*Dataset entries*:

┌──

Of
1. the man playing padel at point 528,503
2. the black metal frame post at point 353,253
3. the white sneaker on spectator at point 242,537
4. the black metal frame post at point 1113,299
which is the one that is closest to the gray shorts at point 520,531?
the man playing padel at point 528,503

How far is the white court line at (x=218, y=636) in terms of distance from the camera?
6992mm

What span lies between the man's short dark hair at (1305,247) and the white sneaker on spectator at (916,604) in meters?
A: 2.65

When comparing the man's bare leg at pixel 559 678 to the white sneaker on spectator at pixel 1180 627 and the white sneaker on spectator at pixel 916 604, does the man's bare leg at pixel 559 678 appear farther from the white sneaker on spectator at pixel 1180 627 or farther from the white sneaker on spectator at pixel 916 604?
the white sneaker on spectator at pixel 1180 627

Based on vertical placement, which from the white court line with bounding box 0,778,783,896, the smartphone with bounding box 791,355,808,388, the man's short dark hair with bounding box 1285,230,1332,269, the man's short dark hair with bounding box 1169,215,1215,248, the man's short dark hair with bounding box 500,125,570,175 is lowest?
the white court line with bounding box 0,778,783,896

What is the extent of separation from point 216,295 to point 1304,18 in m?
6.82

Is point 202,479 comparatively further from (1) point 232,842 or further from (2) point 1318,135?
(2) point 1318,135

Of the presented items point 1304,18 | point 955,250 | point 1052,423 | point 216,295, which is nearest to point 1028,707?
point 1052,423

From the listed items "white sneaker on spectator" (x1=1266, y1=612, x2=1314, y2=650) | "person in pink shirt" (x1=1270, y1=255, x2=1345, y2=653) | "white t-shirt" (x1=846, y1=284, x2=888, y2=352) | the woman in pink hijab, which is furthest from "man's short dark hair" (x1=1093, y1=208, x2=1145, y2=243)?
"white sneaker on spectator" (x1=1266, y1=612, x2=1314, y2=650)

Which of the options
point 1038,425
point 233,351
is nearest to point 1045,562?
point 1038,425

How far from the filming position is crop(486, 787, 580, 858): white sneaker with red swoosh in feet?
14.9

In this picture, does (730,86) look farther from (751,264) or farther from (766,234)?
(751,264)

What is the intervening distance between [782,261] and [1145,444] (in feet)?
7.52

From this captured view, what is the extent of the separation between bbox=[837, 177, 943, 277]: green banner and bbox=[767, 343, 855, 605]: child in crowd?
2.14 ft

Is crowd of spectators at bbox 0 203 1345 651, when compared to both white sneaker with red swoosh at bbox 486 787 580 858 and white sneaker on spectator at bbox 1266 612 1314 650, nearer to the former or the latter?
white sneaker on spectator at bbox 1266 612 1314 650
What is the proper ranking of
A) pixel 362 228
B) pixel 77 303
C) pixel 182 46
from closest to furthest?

└──

*What this task involves*: Set down only these lines, exactly: the line containing "Which of the options" and each line after it, through the end of the listing.

*Correct result*:
Which of the options
point 1038,425
point 233,351
is nearest to point 1045,562?
point 1038,425

How far from the filming position is crop(486, 787, 580, 858): white sneaker with red swoosh in feet?
14.9

In this picture, does (730,86) look farther from (751,264) or farther from (766,234)?
(751,264)

What is the intervening distance between [782,261] and [1145,444] (in feet)?
7.52

From this captured view, what is the extent of the separation between bbox=[837, 177, 943, 277]: green banner and bbox=[767, 343, 855, 605]: child in crowd?
2.14 ft

Is crowd of spectators at bbox 0 203 1345 651, when compared to both white sneaker with red swoosh at bbox 486 787 580 858 and white sneaker on spectator at bbox 1266 612 1314 650, nearer to the former or the latter?
white sneaker on spectator at bbox 1266 612 1314 650
What is the proper ranking of
A) pixel 362 228
B) pixel 77 303
C) pixel 182 46
from closest to furthest?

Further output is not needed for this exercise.